══ Study text ══
Ryzen 3900x at 65W PPT

The energy consumption of CPUs rises linearly with the clock frequency and quadratically with the voltage (dynamic voltage and frequency scaling (DVFS)). Higher frequency usually needs higher voltage, so the power consumption rises superlinearly with frequency (and performance). So, if we don't need the result ASAP, we can limit the power consumption, and use less power for the same computation.

The Ryzen 3900x is advertized as having 105W TDP (thermal design power, not really meaningful these days), which in practice means a power limit (PPT) of 142W, and indeed, when loaded fully, one of our machines took roughly 142W more than it takes when idle (48W at idle; ~190W loaded, all measured at the mains).

In the BIOS of the ASUS TUF Gaming B550M-Plus mainboard we can reduce the PPT under AI Tweaker after setting Precision Boost to "manual". Then we can set the PPT. We first tried a value of 80, but it had no effect. Then we tried a value of 65, and indeed, the power consumption under load was then about 62W above idle (i.e., 110W total).
═══
══ Data ══
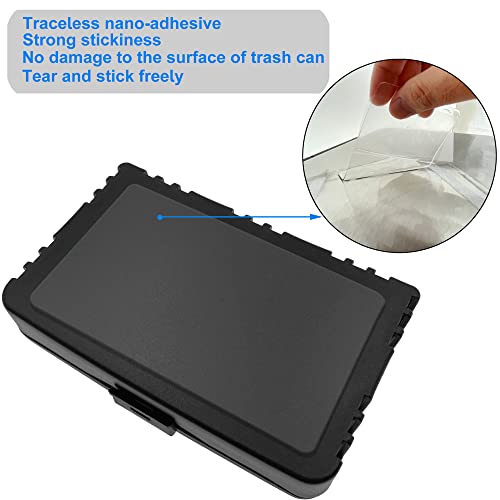 Shurex Trash Can Deodorizer Kit Stick-On Activated Carbon Odor Eliminator for Large Trash Cans, Indoor Kitchen Compost bins, Big Step or Touchless Sensor Garbage Cans (2 Black Kits) - Image 5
═══
• [Work instructions]:
1. Please write out the passage of the Ryzen 3900x text starting with "The Ryzen 3900x" and going on through "at the mains).".
2. Answer these from the Ryzen 3900x text.
(a) How does CPU energy consumption rise with voltage?
(b) What power limit (PPT) does the 105W TDP mean in practice?
(c) Which PPT value was tried first and had no effect?
The material isn't needed for this work.

• [Answers to the problems]:
1.
The Ryzen 3900x is advertized as having 105W TDP (thermal design power, not really meaningful these days), which in practice means a power limit (PPT) of 142W, and indeed, when loaded fully, one of our machines took roughly 142W more than it takes when idle (48W at idle; ~190W loaded, all measured at the mains).

2.
(a) Quadratically.
(b) 142W.
(c) 80.